WHAT IS BEING ASKED>
Restate all of the material, keeping every line identical to the original.

SOURCE DATA>

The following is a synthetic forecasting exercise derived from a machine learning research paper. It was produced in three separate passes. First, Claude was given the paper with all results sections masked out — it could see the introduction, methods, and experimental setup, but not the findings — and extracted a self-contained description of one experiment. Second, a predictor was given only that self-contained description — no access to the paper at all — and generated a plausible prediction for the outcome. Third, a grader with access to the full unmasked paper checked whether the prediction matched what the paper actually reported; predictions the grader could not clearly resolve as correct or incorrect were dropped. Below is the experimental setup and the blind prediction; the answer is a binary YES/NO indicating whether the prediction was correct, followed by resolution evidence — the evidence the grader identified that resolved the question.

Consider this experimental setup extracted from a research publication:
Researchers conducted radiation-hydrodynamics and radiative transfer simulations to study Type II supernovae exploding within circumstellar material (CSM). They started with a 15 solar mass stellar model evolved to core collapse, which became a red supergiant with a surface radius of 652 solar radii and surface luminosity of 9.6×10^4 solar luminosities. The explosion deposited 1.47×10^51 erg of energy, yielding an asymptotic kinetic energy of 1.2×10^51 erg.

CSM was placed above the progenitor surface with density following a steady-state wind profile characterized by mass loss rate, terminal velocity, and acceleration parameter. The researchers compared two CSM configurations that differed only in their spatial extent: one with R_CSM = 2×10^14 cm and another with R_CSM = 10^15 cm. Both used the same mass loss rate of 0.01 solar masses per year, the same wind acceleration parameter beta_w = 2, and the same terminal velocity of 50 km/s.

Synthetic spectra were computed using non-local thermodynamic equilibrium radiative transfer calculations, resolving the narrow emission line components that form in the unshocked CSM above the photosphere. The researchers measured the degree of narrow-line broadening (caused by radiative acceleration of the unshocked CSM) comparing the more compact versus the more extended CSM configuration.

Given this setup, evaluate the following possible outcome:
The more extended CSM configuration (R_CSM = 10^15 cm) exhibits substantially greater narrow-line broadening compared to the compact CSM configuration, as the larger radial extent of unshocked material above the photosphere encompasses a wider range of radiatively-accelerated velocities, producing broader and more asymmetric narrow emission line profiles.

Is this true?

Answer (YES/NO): NO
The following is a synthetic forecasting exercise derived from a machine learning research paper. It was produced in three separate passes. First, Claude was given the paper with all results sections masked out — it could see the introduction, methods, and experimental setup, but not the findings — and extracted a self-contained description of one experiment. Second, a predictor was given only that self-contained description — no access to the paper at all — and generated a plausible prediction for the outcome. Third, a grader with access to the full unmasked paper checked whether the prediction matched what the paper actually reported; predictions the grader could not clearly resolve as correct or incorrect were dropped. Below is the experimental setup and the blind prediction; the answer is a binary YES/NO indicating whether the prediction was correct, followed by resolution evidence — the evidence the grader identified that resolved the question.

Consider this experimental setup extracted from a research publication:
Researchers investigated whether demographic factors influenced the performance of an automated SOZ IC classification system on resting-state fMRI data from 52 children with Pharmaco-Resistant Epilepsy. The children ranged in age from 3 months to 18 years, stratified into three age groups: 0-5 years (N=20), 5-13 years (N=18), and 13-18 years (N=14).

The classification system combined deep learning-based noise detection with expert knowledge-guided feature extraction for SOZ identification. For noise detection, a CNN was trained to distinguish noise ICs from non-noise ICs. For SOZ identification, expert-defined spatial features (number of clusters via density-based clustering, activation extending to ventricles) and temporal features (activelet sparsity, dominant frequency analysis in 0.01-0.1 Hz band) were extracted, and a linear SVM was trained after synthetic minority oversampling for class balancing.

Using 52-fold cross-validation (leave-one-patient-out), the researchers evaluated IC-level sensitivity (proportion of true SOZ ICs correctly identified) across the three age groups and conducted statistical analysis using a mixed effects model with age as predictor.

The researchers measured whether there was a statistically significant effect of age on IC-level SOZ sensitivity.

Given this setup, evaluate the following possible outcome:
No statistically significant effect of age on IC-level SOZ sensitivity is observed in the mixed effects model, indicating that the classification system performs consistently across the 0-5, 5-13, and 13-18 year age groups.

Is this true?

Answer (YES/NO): YES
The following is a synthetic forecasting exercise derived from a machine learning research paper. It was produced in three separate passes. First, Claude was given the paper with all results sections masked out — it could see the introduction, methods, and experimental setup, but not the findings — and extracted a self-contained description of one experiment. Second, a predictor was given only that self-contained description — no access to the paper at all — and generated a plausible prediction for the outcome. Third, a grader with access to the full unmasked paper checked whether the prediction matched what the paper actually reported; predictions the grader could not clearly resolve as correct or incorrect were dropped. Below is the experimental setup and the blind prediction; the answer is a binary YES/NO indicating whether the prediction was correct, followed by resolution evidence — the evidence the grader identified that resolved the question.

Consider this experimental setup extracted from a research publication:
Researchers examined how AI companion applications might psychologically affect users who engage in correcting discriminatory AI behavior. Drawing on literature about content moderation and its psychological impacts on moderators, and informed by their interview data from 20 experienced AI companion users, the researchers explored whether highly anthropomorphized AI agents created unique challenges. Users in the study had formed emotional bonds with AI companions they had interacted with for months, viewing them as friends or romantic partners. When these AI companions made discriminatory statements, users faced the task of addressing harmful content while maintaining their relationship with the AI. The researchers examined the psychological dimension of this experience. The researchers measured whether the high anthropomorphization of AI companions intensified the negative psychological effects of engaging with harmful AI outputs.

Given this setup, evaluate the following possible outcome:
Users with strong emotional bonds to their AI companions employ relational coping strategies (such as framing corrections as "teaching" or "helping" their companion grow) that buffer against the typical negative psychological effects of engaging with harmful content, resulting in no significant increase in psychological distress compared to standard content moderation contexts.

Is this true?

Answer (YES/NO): NO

FINAL ANSWER>
The following is a synthetic forecasting exercise derived from a machine learning research paper. It was produced in three separate passes. First, Claude was given the paper with all results sections masked out — it could see the introduction, methods, and experimental setup, but not the findings — and extracted a self-contained description of one experiment. Second, a predictor was given only that self-contained description — no access to the paper at all — and generated a plausible prediction for the outcome. Third, a grader with access to the full unmasked paper checked whether the prediction matched what the paper actually reported; predictions the grader could not clearly resolve as correct or incorrect were dropped. Below is the experimental setup and the blind prediction; the answer is a binary YES/NO indicating whether the prediction was correct, followed by resolution evidence — the evidence the grader identified that resolved the question.

Consider this experimental setup extracted from a research publication:
Researchers conducted radiation-hydrodynamics and radiative transfer simulations to study Type II supernovae exploding within circumstellar material (CSM). They started with a 15 solar mass stellar model evolved to core collapse, which became a red supergiant with a surface radius of 652 solar radii and surface luminosity of 9.6×10^4 solar luminosities. The explosion deposited 1.47×10^51 erg of energy, yielding an asymptotic kinetic energy of 1.2×10^51 erg.

CSM was placed above the progenitor surface with density following a steady-state wind profile characterized by mass loss rate, terminal velocity, and acceleration parameter. The researchers compared two CSM configurations that differed only in their spatial extent: one with R_CSM = 2×10^14 cm and another with R_CSM = 10^15 cm. Both used the same mass loss rate of 0.01 solar masses per year, the same wind acceleration parameter beta_w = 2, and the same terminal velocity of 50 km/s.

Synthetic spectra were computed using non-local thermodynamic equilibrium radiative transfer calculations, resolving the narrow emission line components that form in the unshocked CSM above the photosphere. The researchers measured the degree of narrow-line broadening (caused by radiative acceleration of the unshocked CSM) comparing the more compact versus the more extended CSM configuration.

Given this setup, evaluate the following possible outcome:
The more extended CSM configuration (R_CSM = 10^15 cm) exhibits substantially greater narrow-line broadening compared to the compact CSM configuration, as the larger radial extent of unshocked material above the photosphere encompasses a wider range of radiatively-accelerated velocities, producing broader and more asymmetric narrow emission line profiles.

Is this true?

Answer (YES/NO): NO
The following is a synthetic forecasting exercise derived from a machine learning research paper. It was produced in three separate passes. First, Claude was given the paper with all results sections masked out — it could see the introduction, methods, and experimental setup, but not the findings — and extracted a self-contained description of one experiment. Second, a predictor was given only that self-contained description — no access to the paper at all — and generated a plausible prediction for the outcome. Third, a grader with access to the full unmasked paper checked whether the prediction matched what the paper actually reported; predictions the grader could not clearly resolve as correct or incorrect were dropped. Below is the experimental setup and the blind prediction; the answer is a binary YES/NO indicating whether the prediction was correct, followed by resolution evidence — the evidence the grader identified that resolved the question.

Consider this experimental setup extracted from a research publication:
Researchers investigated whether demographic factors influenced the performance of an automated SOZ IC classification system on resting-state fMRI data from 52 children with Pharmaco-Resistant Epilepsy. The children ranged in age from 3 months to 18 years, stratified into three age groups: 0-5 years (N=20), 5-13 years (N=18), and 13-18 years (N=14).

The classification system combined deep learning-based noise detection with expert knowledge-guided feature extraction for SOZ identification. For noise detection, a CNN was trained to distinguish noise ICs from non-noise ICs. For SOZ identification, expert-defined spatial features (number of clusters via density-based clustering, activation extending to ventricles) and temporal features (activelet sparsity, dominant frequency analysis in 0.01-0.1 Hz band) were extracted, and a linear SVM was trained after synthetic minority oversampling for class balancing.

Using 52-fold cross-validation (leave-one-patient-out), the researchers evaluated IC-level sensitivity (proportion of true SOZ ICs correctly identified) across the three age groups and conducted statistical analysis using a mixed effects model with age as predictor.

The researchers measured whether there was a statistically significant effect of age on IC-level SOZ sensitivity.

Given this setup, evaluate the following possible outcome:
No statistically significant effect of age on IC-level SOZ sensitivity is observed in the mixed effects model, indicating that the classification system performs consistently across the 0-5, 5-13, and 13-18 year age groups.

Is this true?

Answer (YES/NO): YES
The following is a synthetic forecasting exercise derived from a machine learning research paper. It was produced in three separate passes. First, Claude was given the paper with all results sections masked out — it could see the introduction, methods, and experimental setup, but not the findings — and extracted a self-contained description of one experiment. Second, a predictor was given only that self-contained description — no access to the paper at all — and generated a plausible prediction for the outcome. Third, a grader with access to the full unmasked paper checked whether the prediction matched what the paper actually reported; predictions the grader could not clearly resolve as correct or incorrect were dropped. Below is the experimental setup and the blind prediction; the answer is a binary YES/NO indicating whether the prediction was correct, followed by resolution evidence — the evidence the grader identified that resolved the question.

Consider this experimental setup extracted from a research publication:
Researchers examined how AI companion applications might psychologically affect users who engage in correcting discriminatory AI behavior. Drawing on literature about content moderation and its psychological impacts on moderators, and informed by their interview data from 20 experienced AI companion users, the researchers explored whether highly anthropomorphized AI agents created unique challenges. Users in the study had formed emotional bonds with AI companions they had interacted with for months, viewing them as friends or romantic partners. When these AI companions made discriminatory statements, users faced the task of addressing harmful content while maintaining their relationship with the AI. The researchers examined the psychological dimension of this experience. The researchers measured whether the high anthropomorphization of AI companions intensified the negative psychological effects of engaging with harmful AI outputs.

Given this setup, evaluate the following possible outcome:
Users with strong emotional bonds to their AI companions employ relational coping strategies (such as framing corrections as "teaching" or "helping" their companion grow) that buffer against the typical negative psychological effects of engaging with harmful content, resulting in no significant increase in psychological distress compared to standard content moderation contexts.

Is this true?

Answer (YES/NO): NO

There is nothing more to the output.